Texture atlas combining ambient occlusion, normals, and roughness maps into a single material composite

Visual design

Texture Atlas Material

To reduce the number of draw calls, textures across the scenes are combined into a texture atlas. Rather than maintaining individual textures per object, all static-object textures are packed into a single atlas. The figure shows an example composite combining ambient occlusion, normals, and roughness maps into a single material.

Three LOD levels of a wall lamp model in the Mansion scene, showing increasing mesh detail from left to right

Visual design

Levels of Detail (LODs)

Many models in the CGI Scene Database include three LOD levels to maintain rendering performance. The figure shows the wall lamps from the Mansion scene across three levels of mesh detail (left to right: lowest to highest). As the camera moves toward or away from a model, the appropriate LOD is swapped in to balance visual fidelity with draw speed.

Audio Implementation

Audio

For more information on audio rendering and a complete asset catalogue for all scenes, take a look at the Asset Information page.

Object-based Audio

The audio implementation uses an object-based workflow. To render the audio objects, the MetaXR Audio SDK is included in the project. This can be replaced with other Unity audio spatializers if desired.

Each scene features two types of audio playback:

  • Event-based playback: Triggered by a user interaction or scripted event. Represents repeatable occurrences such as impact sounds or doors opening and closing.
  • Continuous playback: Begins at scene start and runs for the duration of the scene. Examples include environmental ambience or a radio broadcast — sounds not strictly controlled by user interaction. A user may interact to mute such a source, but the underlying audio continues to play as though it were a live feed.

Acoustic Diversity

Mean opinion scores for rendering relevance across acoustic attributes for Cave, Cinema, and Mansion scenes

Acoustic design

Rendering Relevance Ratings

A large portion of the scene design was driven by acoustic diversity. The choice of Cave, Cinema, and Mansion provides contrasting acoustic environments in terms of scene tasks, audio stimuli, and the acoustic properties relevant to auralization. To gain initial impressions, rendering relevance was rated for a set of acoustic attributes across each scene (N = 5 audio experts). See the publication for full attribute descriptions.

Bespoke Acoustic Geometry

Each CGI scene includes bespoke acoustic meshes modelled in Blender. These meshes enable more accurate rendering of acoustic features — including occlusion, diffraction, and early reflections — matched to the visual geometry, as opposed to simplified shoebox-style rooms. Scene-specific geometry and acoustic requirements are described on each scene page and on the Asset Information page.

Requirements

PC Hardware and Unity Version

The CGI Scene Database was developed using Unity v2021.3 LTS (long-term support). Scenes may also be imported into newer Unity versions, but may require resolving compilation errors on import.

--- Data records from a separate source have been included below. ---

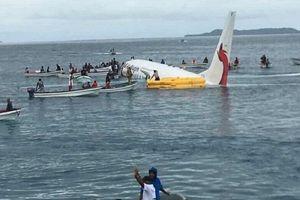 Clip: Máy bay Papua New Guinea chở 47 người lao thẳng xuống đầm phá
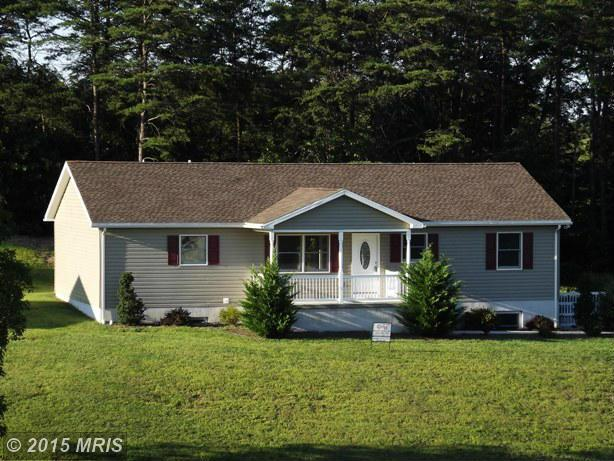 31 Petunia Ln, Berkeley Springs, WV 25411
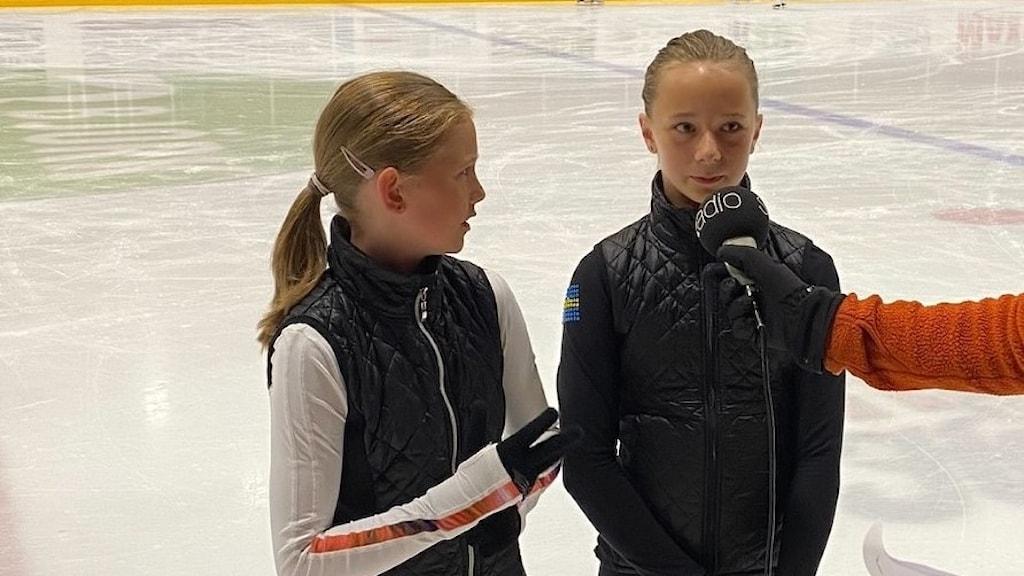 Två flickor på isen i en ishall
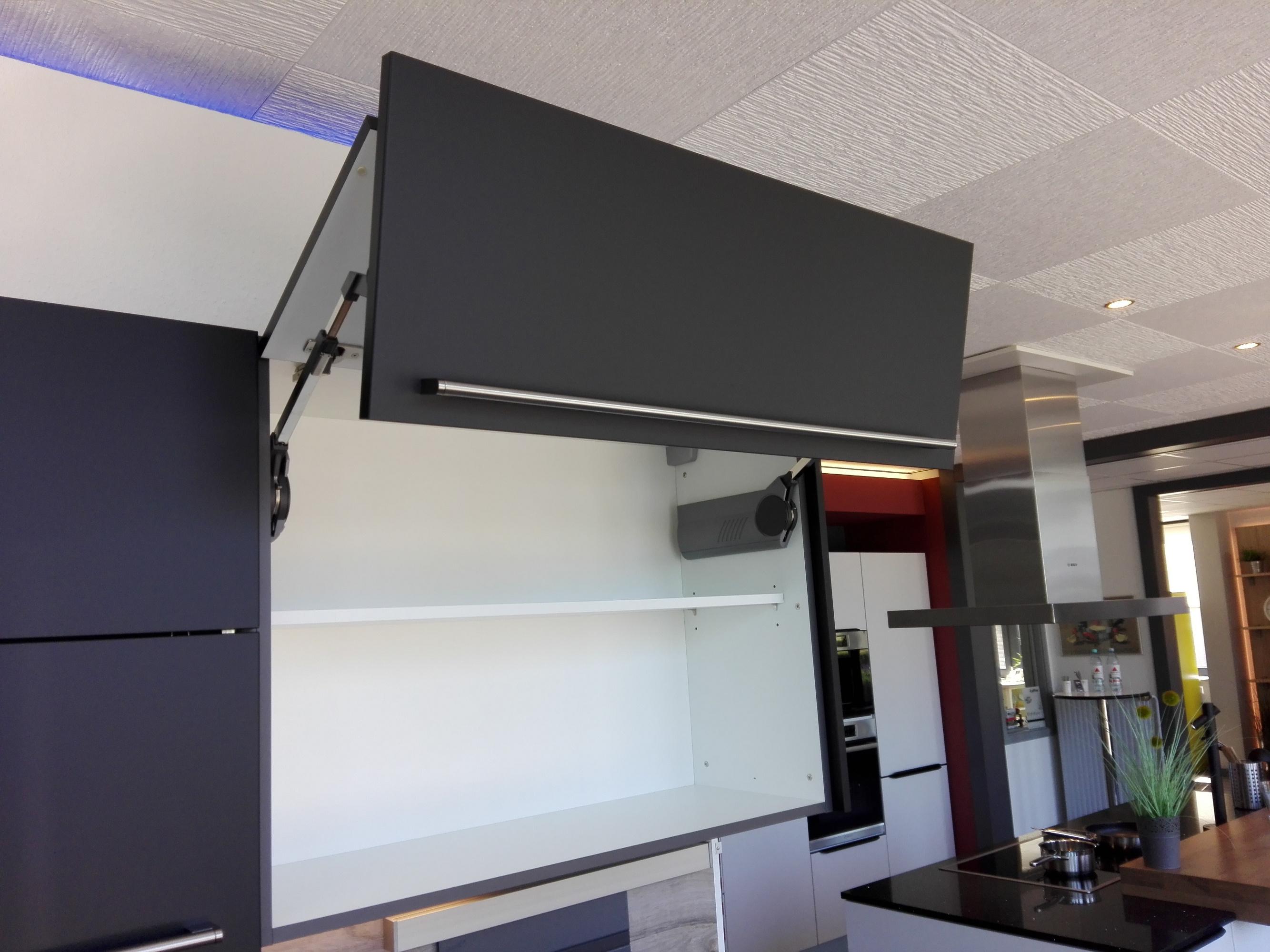 Küche 4 - Wandschrank mit Faltklappen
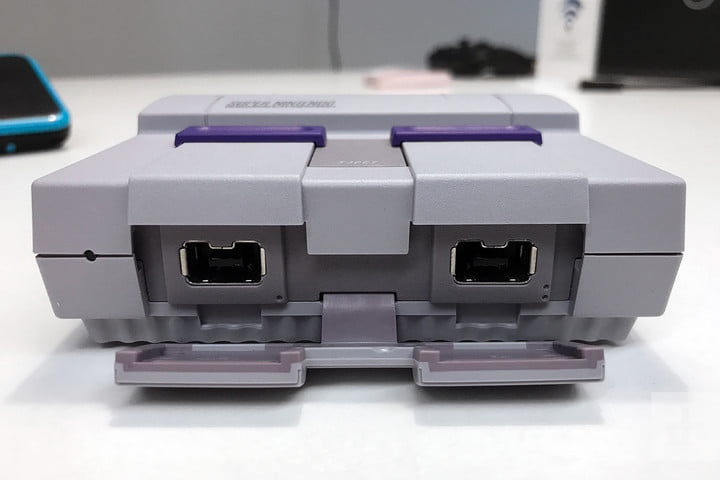 SNES Classic hands on review rear ports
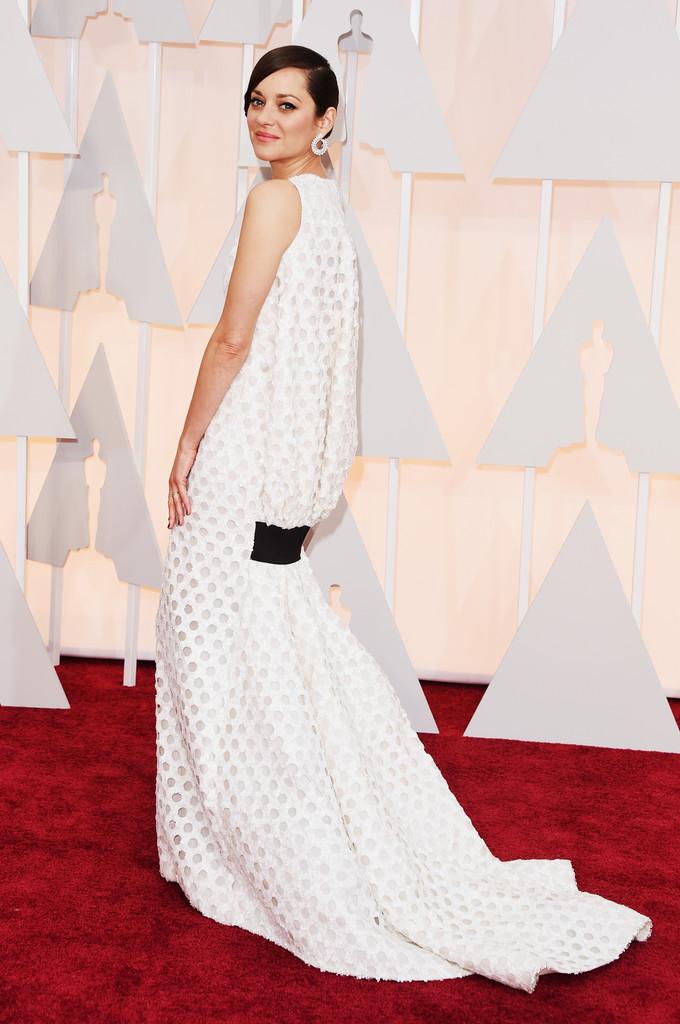 Marion Cotillard agli Oscar 2015 sul red carpet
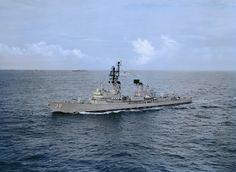 Vietnam War naval ships of Australia Navy Man, Us Navy, Australian Defence Force, Royal Australian Navy, Naval History, Navy Ships, Aircraft Carrier, Vietnam War, Perth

Scene performance was tested with the following PC specifications:

  • OS: Windows 10 (64-bit)
  • CPU: AMD Ryzen 7 5800X 8-core @ 3.80 GHz
  • RAM: 32 GB
  • GPU: NVIDIA GeForce RTX 3080

VR Input Compatibility

The Unity project ships with the Unity XR Interaction Toolkit, XR Plugin Management, and the Action-based Input System. Both the OpenXR and Oculus XR plugins are provided, making the project compatible with most modern VR headsets.

Version Download

v1.0.0

The Unity project download includes all three scenes along with the required SDKs for VR mechanics, the MetaXR Audio SDK, and XR Interaction Toolkit. Tested with Unity 2021.3 LTS.

Publication

When using the QoEVAVE CGI Scene Database, please cite the following work

@inproceedings{robotham2024,
title = {CGI Scenes for Interactive Audio Research and Development: Cave, Cinema, and Mansion},
author = {Robotham, Thomas and Rebmann, Daniela and Fintineanu-Anghelescu, Dominik O. and Raake, Alexander and Habets, Emanuël A. P.},
year = {2024},
booktitle = {6th AES International Conference on Audio for Games},
address={Tokyo, Japan},
pages={1--11}
}